*Listed entries*

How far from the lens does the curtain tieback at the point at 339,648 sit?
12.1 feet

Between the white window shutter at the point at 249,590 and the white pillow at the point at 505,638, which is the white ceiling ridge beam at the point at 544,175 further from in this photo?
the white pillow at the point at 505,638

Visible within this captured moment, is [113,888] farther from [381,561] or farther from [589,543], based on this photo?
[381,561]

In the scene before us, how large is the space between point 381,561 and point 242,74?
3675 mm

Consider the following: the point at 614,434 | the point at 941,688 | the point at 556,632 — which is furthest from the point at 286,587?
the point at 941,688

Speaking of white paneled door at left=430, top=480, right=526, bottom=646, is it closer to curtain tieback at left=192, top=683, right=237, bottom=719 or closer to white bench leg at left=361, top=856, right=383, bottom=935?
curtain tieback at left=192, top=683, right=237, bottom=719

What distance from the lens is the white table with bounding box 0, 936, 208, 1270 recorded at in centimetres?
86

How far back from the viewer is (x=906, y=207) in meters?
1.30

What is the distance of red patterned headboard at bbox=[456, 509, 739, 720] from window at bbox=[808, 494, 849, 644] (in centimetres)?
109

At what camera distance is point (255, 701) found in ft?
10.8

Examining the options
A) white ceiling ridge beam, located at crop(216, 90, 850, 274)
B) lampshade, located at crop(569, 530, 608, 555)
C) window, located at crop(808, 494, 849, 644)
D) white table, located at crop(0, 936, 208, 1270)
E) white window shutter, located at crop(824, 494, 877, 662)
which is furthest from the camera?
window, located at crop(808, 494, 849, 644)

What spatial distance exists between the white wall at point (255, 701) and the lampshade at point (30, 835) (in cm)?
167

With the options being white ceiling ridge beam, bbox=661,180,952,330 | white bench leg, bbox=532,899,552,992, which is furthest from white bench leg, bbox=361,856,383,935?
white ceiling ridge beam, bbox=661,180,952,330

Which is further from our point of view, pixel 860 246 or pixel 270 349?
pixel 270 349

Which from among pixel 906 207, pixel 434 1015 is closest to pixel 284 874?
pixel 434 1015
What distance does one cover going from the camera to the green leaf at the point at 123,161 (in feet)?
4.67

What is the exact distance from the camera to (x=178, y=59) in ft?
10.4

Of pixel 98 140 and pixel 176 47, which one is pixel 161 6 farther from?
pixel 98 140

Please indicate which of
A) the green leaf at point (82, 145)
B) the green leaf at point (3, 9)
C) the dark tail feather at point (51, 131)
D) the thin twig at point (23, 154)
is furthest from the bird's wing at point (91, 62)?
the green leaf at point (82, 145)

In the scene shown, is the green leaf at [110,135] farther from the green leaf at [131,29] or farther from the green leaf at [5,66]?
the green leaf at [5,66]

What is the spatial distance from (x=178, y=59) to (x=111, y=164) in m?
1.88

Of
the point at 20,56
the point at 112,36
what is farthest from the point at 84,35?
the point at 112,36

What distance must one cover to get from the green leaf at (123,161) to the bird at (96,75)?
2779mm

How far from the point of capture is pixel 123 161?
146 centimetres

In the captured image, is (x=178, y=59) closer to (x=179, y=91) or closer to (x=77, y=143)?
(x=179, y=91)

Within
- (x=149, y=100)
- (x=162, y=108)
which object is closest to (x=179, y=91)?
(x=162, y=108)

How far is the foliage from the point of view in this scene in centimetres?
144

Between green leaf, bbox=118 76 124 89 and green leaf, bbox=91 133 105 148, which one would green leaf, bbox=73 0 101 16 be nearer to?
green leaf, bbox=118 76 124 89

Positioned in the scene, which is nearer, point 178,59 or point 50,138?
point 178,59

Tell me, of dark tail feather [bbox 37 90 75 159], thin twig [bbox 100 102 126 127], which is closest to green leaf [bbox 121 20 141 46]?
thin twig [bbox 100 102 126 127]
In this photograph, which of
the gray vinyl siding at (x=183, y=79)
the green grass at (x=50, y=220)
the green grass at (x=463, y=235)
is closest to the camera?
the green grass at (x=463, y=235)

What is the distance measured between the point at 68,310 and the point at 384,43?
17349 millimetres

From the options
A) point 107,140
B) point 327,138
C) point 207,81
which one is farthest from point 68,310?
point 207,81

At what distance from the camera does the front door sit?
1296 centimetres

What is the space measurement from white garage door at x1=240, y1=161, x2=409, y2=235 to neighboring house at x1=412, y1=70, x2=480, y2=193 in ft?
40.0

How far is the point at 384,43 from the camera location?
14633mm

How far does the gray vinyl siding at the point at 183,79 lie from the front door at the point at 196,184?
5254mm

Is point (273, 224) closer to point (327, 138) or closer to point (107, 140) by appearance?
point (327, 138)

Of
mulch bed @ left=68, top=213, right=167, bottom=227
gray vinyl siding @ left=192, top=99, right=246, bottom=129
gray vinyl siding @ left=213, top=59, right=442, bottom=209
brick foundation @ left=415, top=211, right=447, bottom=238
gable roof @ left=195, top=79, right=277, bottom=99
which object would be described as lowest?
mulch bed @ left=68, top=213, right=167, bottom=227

*Problem*
Extract each line of the material exactly as it stands.

*Answer to this exercise*
How far from the lens does the curtain tieback at the point at 339,648 sit?
12.1 feet

Between the white window shutter at the point at 249,590 and the white pillow at the point at 505,638, which is the white ceiling ridge beam at the point at 544,175 further from in this photo?
the white pillow at the point at 505,638

Visible within this captured moment, is [113,888] farther from [381,561] or farther from [589,543], based on this photo?
[381,561]

In the scene before us, how large is the space between point 381,561 and point 242,74?
3675 mm

Consider the following: the point at 614,434 | the point at 941,688 | the point at 556,632 — which is furthest from the point at 286,587?
the point at 941,688

Speaking of white paneled door at left=430, top=480, right=526, bottom=646, is it closer to curtain tieback at left=192, top=683, right=237, bottom=719 or closer to white bench leg at left=361, top=856, right=383, bottom=935?
curtain tieback at left=192, top=683, right=237, bottom=719

What distance from the lens is the white table with bounding box 0, 936, 208, 1270 recorded at in centimetres?
86

How far back from the viewer is (x=906, y=207) in meters?
1.30

What is the distance of red patterned headboard at bbox=[456, 509, 739, 720] from window at bbox=[808, 494, 849, 644] (in centimetres)?
109

At what camera distance is point (255, 701) found in ft?
10.8

Examining the options
A) white ceiling ridge beam, located at crop(216, 90, 850, 274)
B) lampshade, located at crop(569, 530, 608, 555)
C) window, located at crop(808, 494, 849, 644)
D) white table, located at crop(0, 936, 208, 1270)
E) white window shutter, located at crop(824, 494, 877, 662)
which is furthest from the camera?
window, located at crop(808, 494, 849, 644)

What spatial distance exists between the white wall at point (255, 701) and the lampshade at point (30, 835) (in cm)?
167

With the options being white ceiling ridge beam, bbox=661,180,952,330 | white bench leg, bbox=532,899,552,992, which is furthest from white bench leg, bbox=361,856,383,935?
white ceiling ridge beam, bbox=661,180,952,330

Which is further from our point of view, pixel 860 246 or pixel 270 349?
pixel 270 349

Which from among pixel 906 207, pixel 434 1015 is closest to pixel 284 874?
pixel 434 1015
What distance does one cover going from the camera to the green leaf at the point at 123,161 (in feet)?
4.67

What is the exact distance from the camera to (x=178, y=59) in ft?
10.4

Of pixel 98 140 and pixel 176 47, which one is pixel 161 6 farther from?
pixel 98 140

Please indicate which of
A) the green leaf at point (82, 145)
B) the green leaf at point (3, 9)
C) the dark tail feather at point (51, 131)
D) the thin twig at point (23, 154)
is furthest from the bird's wing at point (91, 62)?
the green leaf at point (82, 145)

In the scene shown, is the green leaf at [110,135] farther from the green leaf at [131,29] or farther from the green leaf at [5,66]?
the green leaf at [5,66]

What is the spatial distance from (x=178, y=59) to (x=111, y=164) in m?
1.88

Of
the point at 20,56
the point at 112,36
what is farthest from the point at 84,35?
the point at 112,36

What distance must one cover to get from the green leaf at (123,161) to the bird at (96,75)?
2779mm

How far from the point of capture is pixel 123 161?
146 centimetres

In the captured image, is (x=178, y=59) closer to (x=179, y=91) or closer to (x=77, y=143)?
(x=179, y=91)

Within
- (x=149, y=100)
- (x=162, y=108)
which object is closest to (x=179, y=91)?
(x=162, y=108)

How far is the foliage from the point of view in this scene in centimetres?
144

Between green leaf, bbox=118 76 124 89 and green leaf, bbox=91 133 105 148, which one would green leaf, bbox=73 0 101 16 be nearer to?
green leaf, bbox=118 76 124 89

Positioned in the scene, which is nearer, point 178,59 or point 50,138?
point 178,59

Tell me, of dark tail feather [bbox 37 90 75 159], thin twig [bbox 100 102 126 127], which is closest to green leaf [bbox 121 20 141 46]?
thin twig [bbox 100 102 126 127]
In this photograph, which of
the gray vinyl siding at (x=183, y=79)
the green grass at (x=50, y=220)
the green grass at (x=463, y=235)
is closest to the camera?
the green grass at (x=463, y=235)

What is the distance measured between the point at 68,310 and the point at 384,43?
17349 millimetres

From the options
A) point 107,140
B) point 327,138
C) point 207,81
which one is farthest from point 68,310?
point 207,81

At what distance from the camera does the front door sit?
1296 centimetres

What is the space measurement from white garage door at x1=240, y1=161, x2=409, y2=235 to neighboring house at x1=412, y1=70, x2=480, y2=193 in ft?
40.0

How far is the point at 384,43 from the camera location?
14633mm

How far does the gray vinyl siding at the point at 183,79 lie from the front door at the point at 196,184?
5254mm

Is point (273, 224) closer to point (327, 138) or closer to point (107, 140) by appearance?
point (327, 138)

Of
mulch bed @ left=68, top=213, right=167, bottom=227
gray vinyl siding @ left=192, top=99, right=246, bottom=129
gray vinyl siding @ left=213, top=59, right=442, bottom=209
brick foundation @ left=415, top=211, right=447, bottom=238
gable roof @ left=195, top=79, right=277, bottom=99
which object would be described as lowest?
mulch bed @ left=68, top=213, right=167, bottom=227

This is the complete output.